We thank Kiersten Johnson, monitoring and evaluation advisor at the United States Agency for International Development’s Bureau for Food Security, who provided clarifications on the structure and early implementation of Feed the Future.

## Footnotes

• Contributors: EB and TR were involved in initial conceptualization and methodology development. TR and MR cleaned, curated, and analyzed the data. CP, MR, and TR contributed to the first draft of the manuscript. EB, JB, TR, MR, and CP contributed to study design, interpretation of results, development of visualizations, writing, and initial editing. EB and JB were involved in validation of results and conclusions and act as guarantors of the study. All authors have read and approved the final draft of the manuscript. All authors had access to all data in the study and had final responsibility for the decision to submit for publication. The corresponding author attests that all listed authors meet authorship criteria and that no others meeting the criteria have been omitted.

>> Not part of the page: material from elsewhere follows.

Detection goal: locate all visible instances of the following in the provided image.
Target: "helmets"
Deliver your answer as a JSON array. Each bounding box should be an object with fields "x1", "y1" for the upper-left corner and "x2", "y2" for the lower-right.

• Funding: This study received no specific funding.

• Competing interests: All authors have completed the ICMJE uniform disclosure form at http://www.icmje.org/coi_disclosure.pdf and declare: EB receives funding from the Doris Duke Charitable Foundation and the National Institute for Allergy and Infectious Diseases; JB was partially supported by the US National Institute on Aging through the Stanford Center for Demography and Economics of Health and Aging (grant No P20-AG17253); TR receives support for her PhD research as a National Science Foundation graduate research fellow and Stanford graduate fellow in science and engineering; no support from any organization specifically for the submitted work, no financial relationships with any organizations that might have an interest in the submitted work in the previous three years, and no other relationships or activities that could appear to have influenced the submitted work. The funders had no role in study design, data collection and analysis, decision to publish, or preparation of the manuscript.

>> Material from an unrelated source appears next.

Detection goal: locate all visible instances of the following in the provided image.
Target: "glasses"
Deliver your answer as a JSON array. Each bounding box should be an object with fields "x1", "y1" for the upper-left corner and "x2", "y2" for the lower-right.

• Ethical approval: Not required.

• Data sharing: All data used in the analysis are available through the Demographic and Health Surveys and Multiple Indicator Cluster Surveys websites for academic researchers.

• The lead author (TR) affirms that the manuscript is an honest, accurate, and transparent account of the study being reported; that no important aspects of the study have been omitted; and that any discrepancies from the study as planned have been explained.